The unmarked motorcycles are fitted with full lights and sirens and three different models of motorcycle will be used.
Motorcycle officers report that there has been a noticeable change in driver behaviour and the introduction of helmet-mounted recording cameras has led to only one person challenging an infringement.
The program has also received strong public support with many motorists supportive of mobile phone enforcement and other offences that contribute to traffic congestion.
Is it sneaky?
Using unmarked motorcycles or cars to patrol for traffic offences is similar to the use of covert speed cameras.
The Minister’s assertion that the public approves of such covert traffic policing may be askew, says the Australian Motorcycle Council.
“The perception of unmarked vehicles has changed as result of other aspects of an increasing surveillance culture by governments,” the AMC says.
“Marked police vehicles in all states are a visible presence which positively influences road behaviour, often to improve rider safety.
“Unmarked police vehicles such as used by detective agencies are understandable, but unmarked vehicles for road law enforcement appear more punitive as they have no perceived positive role in encouraging good roadcraft.
“A great opportunity exists if well-trained police riders were tasked with giving words of advice to riders displaying poor skills. A good rider is a good risk manager.”

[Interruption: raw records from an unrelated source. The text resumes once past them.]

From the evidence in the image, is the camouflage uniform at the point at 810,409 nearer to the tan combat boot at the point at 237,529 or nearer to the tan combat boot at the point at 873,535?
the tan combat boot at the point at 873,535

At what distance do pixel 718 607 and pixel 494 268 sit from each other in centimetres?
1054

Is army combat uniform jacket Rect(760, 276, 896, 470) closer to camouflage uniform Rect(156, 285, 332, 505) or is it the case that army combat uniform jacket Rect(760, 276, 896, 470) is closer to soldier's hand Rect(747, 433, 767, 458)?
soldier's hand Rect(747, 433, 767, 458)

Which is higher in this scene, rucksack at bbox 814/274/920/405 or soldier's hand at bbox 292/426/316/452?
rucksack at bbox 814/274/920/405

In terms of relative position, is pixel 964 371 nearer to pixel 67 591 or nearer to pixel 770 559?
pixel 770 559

Tasmania is not the only state using covert police motorcycles.
Police in most states and territories use a variety of unidentified road and off-road motorcycles, mainly BMWs and even a Suzuki Hayabusa in Queensland!

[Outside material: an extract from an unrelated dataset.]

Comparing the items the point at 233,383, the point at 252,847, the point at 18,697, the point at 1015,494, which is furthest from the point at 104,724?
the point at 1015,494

Queensland Police Sergeant Dave Nelson says he can scan a motorist’s speed up to 1km away on his “plain-clothes” motorcycle.
“So I can see you before you see me and by the time you realise that I’m not just a normal motorcycle, but a police motorcyclist, it’s too late,” he says.
The QPS stays they use unmarked motorcycles as “both an operational resource and to engage with motorcycle riders to discuss and promote road safety”.
Queensland has a fleet of six unmarked motorcycles and “intends to expand its fleet with a view of targeting road users doing the wrong thing and promoting road safety”.